I wrote a class CountDownLatchContainer
it has a await()
method, that waits on all CountDownLatches. Everything is working fine.
public final class CountDownLatchContainer
{
private final Set<CountDownLatch> countDowns;
public CountDownLatchContainer(List<CountDownLatch> countDowns)
{
this.countDowns = new HashSet<CountDownLatch>(countDowns);
}
public void await() throws InterruptedException
{
for (CountDownLatch count : countDowns)
count.await();
}
}
For the sake of science and art (:D), I wanted to extend the functionality and add the public boolean await(long timeout, TimeUnit unit)
from the CountDownLatch
class.
I want each countdown latch to have the same timeout and the method overall just to block for the number of timeout
TimeUnits. I have difficulties achieving that. What I have is:
public boolean await(long timeout, TimeUnit unit) throws InterruptedException
{
boolean success = true;
for (CountDownLatch count : countDowns)
success &= count.await(timeout / countDowns.size(), unit);
return success;
}
So, the overall time out is taken care of, but each count down has just a percentage of the overall time.
So how can I give the single latches the same amount of time as specified in the method parameter without execeeding the total time?
Here a visualization. Thx to hexafraction for the ascii art inspiration.
|-----------------------------|
Total
|-----------------------------|
L1
|-----------------------------|
L2
|-----------------------------|
Work by awaiting each latch and then seeing how much time remains.

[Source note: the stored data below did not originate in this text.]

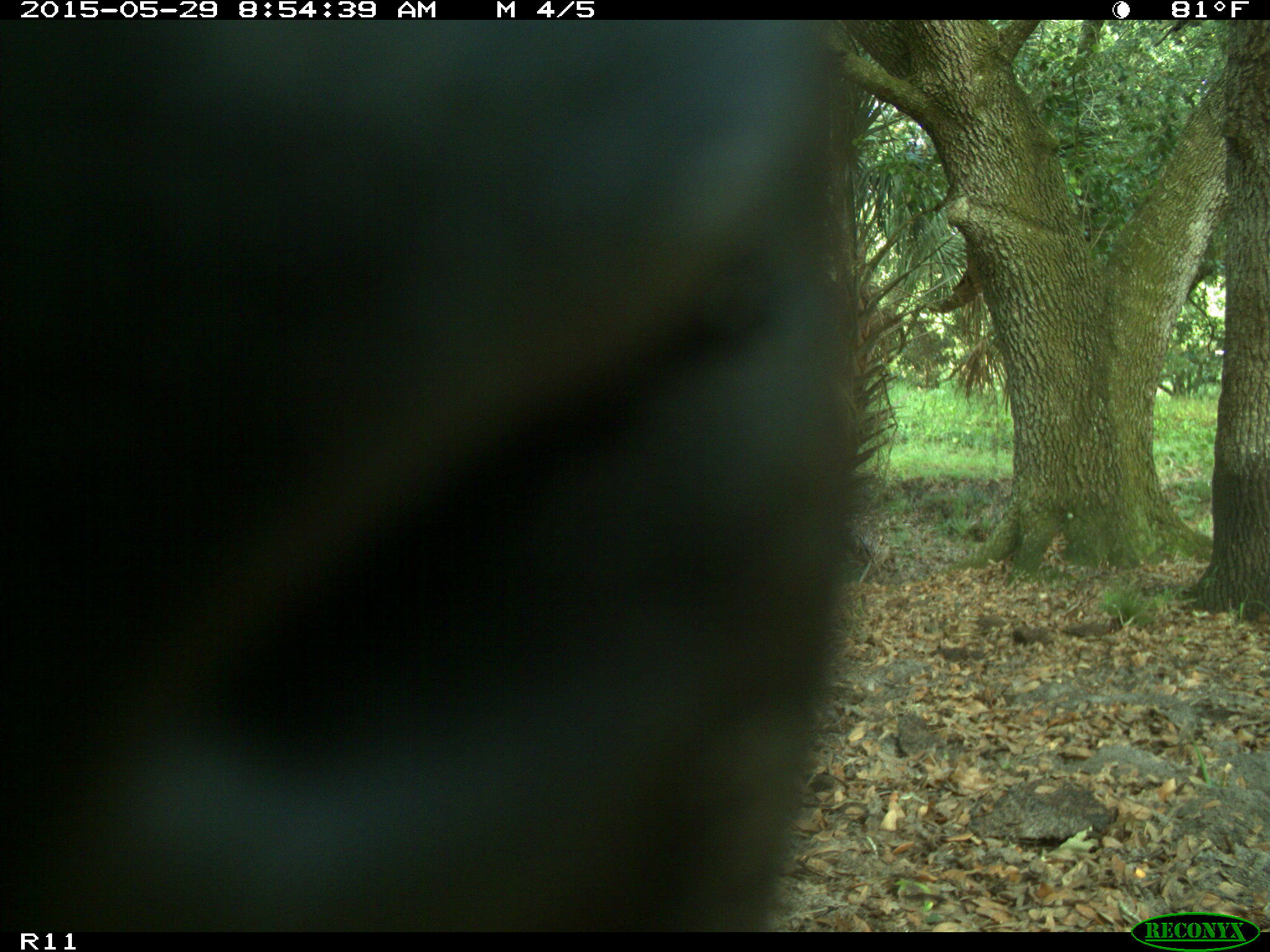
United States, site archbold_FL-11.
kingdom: Animalia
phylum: Chordata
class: Mammalia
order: Artiodactyla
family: Bovidae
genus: Bos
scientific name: Bos taurus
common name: domestic cow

Start by awaiting the first latch for the original time. Note how long it actually took. Remaining time is set to the total minus time took. Now, await the next latch with a limit of the remaining time. Subtract actual. Continue until all latches are awaited or remaining time reaches 0(due to a latch timing out in its remaining time)

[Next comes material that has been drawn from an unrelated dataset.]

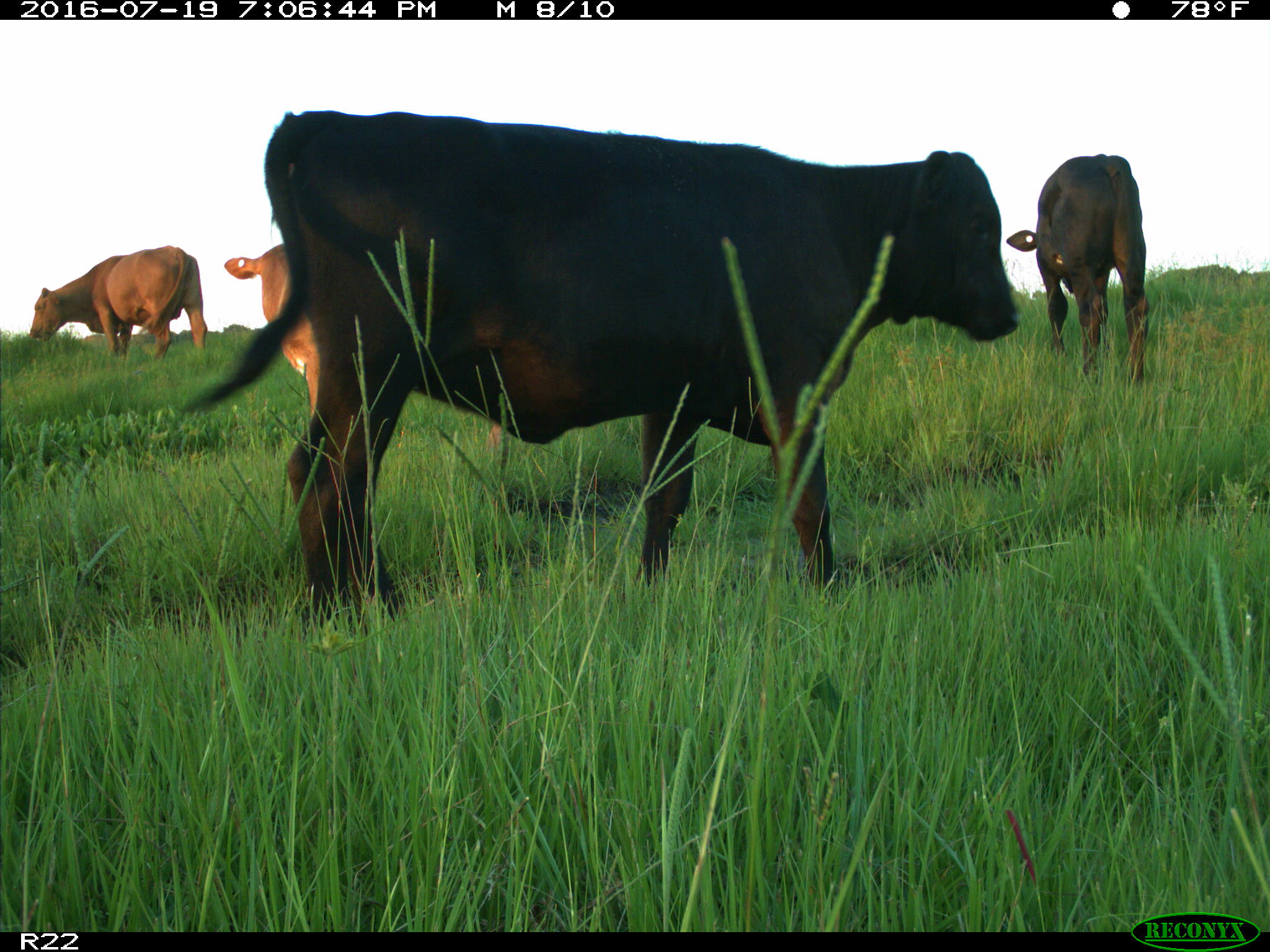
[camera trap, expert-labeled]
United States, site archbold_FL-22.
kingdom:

|-----------------------------|
Total
|------|----------------------|
L1 Remaining(1)
|------|---------|------------|
L1 L2 Remaining(2)
and so on... await l1 for total, l2 for remaining(1), etc, etc
Another approach is to timeslice the operation into slices, such as 1 msec each. Loop the latches(marking them as used/removing them via an iterator of a mutable copy of the set could be good) and await for the slice length, until either all latches are released or the time is reached.